• The input
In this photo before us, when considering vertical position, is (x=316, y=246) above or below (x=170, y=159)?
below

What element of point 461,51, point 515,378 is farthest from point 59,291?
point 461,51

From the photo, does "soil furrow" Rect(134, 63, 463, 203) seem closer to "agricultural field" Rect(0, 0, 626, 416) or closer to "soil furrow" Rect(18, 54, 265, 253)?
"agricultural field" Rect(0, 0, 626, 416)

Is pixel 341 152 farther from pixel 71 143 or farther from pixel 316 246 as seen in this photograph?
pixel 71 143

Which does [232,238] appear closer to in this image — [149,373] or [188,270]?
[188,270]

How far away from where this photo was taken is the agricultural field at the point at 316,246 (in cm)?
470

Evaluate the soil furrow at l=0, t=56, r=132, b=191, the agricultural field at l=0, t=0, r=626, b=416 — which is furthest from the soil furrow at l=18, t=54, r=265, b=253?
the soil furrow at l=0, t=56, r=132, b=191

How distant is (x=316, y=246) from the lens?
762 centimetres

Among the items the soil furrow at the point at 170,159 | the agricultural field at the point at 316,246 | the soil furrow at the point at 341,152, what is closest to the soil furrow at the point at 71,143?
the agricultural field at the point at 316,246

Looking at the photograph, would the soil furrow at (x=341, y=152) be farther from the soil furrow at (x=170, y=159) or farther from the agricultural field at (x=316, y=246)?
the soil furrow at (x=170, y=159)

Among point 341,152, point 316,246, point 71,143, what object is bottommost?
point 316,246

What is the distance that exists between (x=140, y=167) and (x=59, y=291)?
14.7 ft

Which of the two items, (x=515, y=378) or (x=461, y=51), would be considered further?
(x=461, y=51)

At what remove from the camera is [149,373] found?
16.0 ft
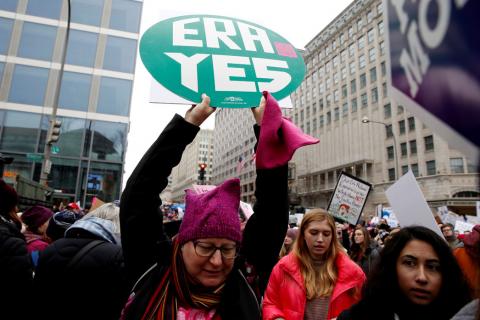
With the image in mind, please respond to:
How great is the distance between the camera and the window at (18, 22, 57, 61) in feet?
66.1

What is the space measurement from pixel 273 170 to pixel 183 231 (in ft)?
1.74

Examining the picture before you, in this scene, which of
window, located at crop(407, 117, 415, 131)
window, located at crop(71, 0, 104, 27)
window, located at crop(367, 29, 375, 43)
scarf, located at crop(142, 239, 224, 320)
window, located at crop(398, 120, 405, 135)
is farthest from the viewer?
window, located at crop(367, 29, 375, 43)

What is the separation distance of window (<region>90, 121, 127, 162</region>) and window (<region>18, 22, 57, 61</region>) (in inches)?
214

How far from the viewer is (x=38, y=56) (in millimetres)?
20328

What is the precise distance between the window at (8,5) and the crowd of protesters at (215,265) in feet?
77.4

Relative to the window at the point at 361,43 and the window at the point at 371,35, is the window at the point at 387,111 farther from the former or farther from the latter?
the window at the point at 361,43

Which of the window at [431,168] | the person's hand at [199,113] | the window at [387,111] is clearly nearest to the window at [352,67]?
the window at [387,111]

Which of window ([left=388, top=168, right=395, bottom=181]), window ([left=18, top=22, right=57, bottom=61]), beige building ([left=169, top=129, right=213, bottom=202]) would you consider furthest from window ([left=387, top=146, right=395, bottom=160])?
beige building ([left=169, top=129, right=213, bottom=202])

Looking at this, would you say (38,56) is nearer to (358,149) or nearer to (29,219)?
(29,219)

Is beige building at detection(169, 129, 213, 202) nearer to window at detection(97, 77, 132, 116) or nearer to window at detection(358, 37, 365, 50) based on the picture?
window at detection(358, 37, 365, 50)

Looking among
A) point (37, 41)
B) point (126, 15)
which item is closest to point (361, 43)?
point (126, 15)

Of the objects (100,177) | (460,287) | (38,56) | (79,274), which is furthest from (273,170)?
(38,56)

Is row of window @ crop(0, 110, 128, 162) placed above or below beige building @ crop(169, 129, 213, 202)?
below

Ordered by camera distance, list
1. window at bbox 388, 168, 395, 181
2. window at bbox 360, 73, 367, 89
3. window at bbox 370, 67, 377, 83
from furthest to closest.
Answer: window at bbox 360, 73, 367, 89 → window at bbox 370, 67, 377, 83 → window at bbox 388, 168, 395, 181
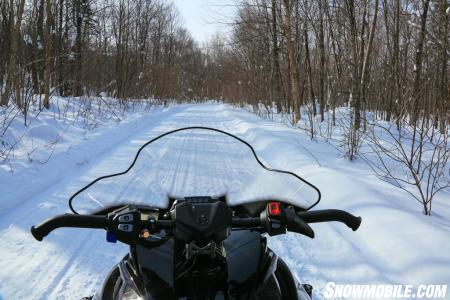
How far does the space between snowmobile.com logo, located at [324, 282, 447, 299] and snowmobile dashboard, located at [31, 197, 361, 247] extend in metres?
1.40

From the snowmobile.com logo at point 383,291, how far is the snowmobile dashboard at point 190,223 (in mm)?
1397

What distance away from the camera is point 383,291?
Result: 8.74 ft

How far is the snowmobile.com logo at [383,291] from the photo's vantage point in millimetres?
2457

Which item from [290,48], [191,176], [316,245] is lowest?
[316,245]

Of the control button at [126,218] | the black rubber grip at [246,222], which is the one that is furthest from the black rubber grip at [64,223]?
the black rubber grip at [246,222]

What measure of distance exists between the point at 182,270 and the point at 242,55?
2651 cm

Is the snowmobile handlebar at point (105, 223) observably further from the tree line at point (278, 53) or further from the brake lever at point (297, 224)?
the tree line at point (278, 53)

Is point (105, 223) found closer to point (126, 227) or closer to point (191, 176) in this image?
point (126, 227)

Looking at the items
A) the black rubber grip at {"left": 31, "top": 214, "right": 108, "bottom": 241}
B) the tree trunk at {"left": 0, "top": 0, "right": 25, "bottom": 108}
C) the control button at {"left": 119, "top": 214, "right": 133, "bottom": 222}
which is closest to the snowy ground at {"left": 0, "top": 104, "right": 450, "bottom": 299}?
the black rubber grip at {"left": 31, "top": 214, "right": 108, "bottom": 241}

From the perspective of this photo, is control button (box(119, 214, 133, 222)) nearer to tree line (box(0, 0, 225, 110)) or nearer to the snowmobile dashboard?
the snowmobile dashboard

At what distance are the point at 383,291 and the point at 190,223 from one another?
6.65 ft

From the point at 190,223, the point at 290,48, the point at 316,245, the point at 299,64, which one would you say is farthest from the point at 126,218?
the point at 299,64

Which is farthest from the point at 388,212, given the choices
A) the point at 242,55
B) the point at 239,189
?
the point at 242,55

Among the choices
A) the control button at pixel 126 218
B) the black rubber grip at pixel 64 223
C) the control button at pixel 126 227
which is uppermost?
the control button at pixel 126 218
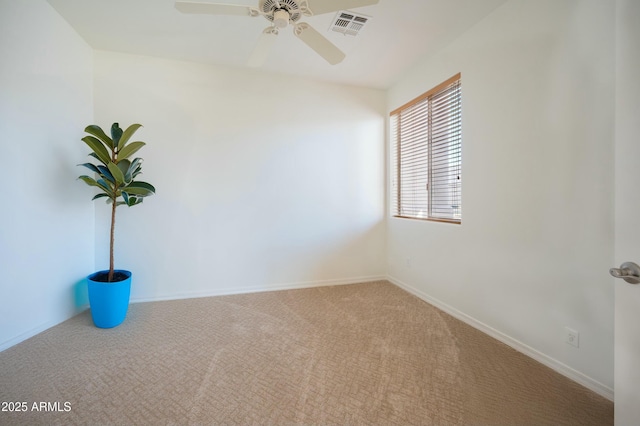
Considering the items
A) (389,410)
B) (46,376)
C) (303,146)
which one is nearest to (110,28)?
(303,146)

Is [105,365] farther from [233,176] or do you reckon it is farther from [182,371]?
[233,176]

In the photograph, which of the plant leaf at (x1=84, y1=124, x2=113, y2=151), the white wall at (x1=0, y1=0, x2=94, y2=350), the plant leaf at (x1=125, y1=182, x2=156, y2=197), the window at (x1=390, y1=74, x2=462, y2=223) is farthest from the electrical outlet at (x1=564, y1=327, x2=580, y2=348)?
the white wall at (x1=0, y1=0, x2=94, y2=350)

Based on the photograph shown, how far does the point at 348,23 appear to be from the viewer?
7.20 ft

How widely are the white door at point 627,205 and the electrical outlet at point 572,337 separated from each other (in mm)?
592

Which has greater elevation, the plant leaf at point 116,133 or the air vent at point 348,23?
the air vent at point 348,23

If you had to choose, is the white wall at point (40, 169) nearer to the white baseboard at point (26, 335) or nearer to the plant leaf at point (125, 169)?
the white baseboard at point (26, 335)

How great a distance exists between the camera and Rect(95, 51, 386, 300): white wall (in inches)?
109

• What the exercise asks
Can you convert the rows above into a numbered list, starting at the first line of the rows and ending with the line that contains "762 centimetres", both included, and leaving out every blank line?

• Task result
1. In this photo before us, when considering vertical position, is (x=316, y=246) above or below (x=170, y=159)?
2. below
3. What element of point 461,51, point 515,378 is farthest from point 59,291?
4. point 461,51
5. From the photo, does "soil furrow" Rect(134, 63, 463, 203) seem closer to "agricultural field" Rect(0, 0, 626, 416) or closer to "soil furrow" Rect(18, 54, 265, 253)?
6. "agricultural field" Rect(0, 0, 626, 416)
7. Is pixel 341 152 farther from pixel 71 143 or farther from pixel 316 246 as seen in this photograph?
8. pixel 71 143
9. Which does [232,238] appear closer to in this image — [149,373] or [188,270]?
10. [188,270]
11. How far away from where this photo was taken is the agricultural field at the point at 316,246 (in cm)?
12. 470
13. Evaluate the soil furrow at l=0, t=56, r=132, b=191, the agricultural field at l=0, t=0, r=626, b=416 — which is furthest from the soil furrow at l=18, t=54, r=265, b=253?
14. the soil furrow at l=0, t=56, r=132, b=191
15. How distant is (x=316, y=246) from the lens?
16. 762 centimetres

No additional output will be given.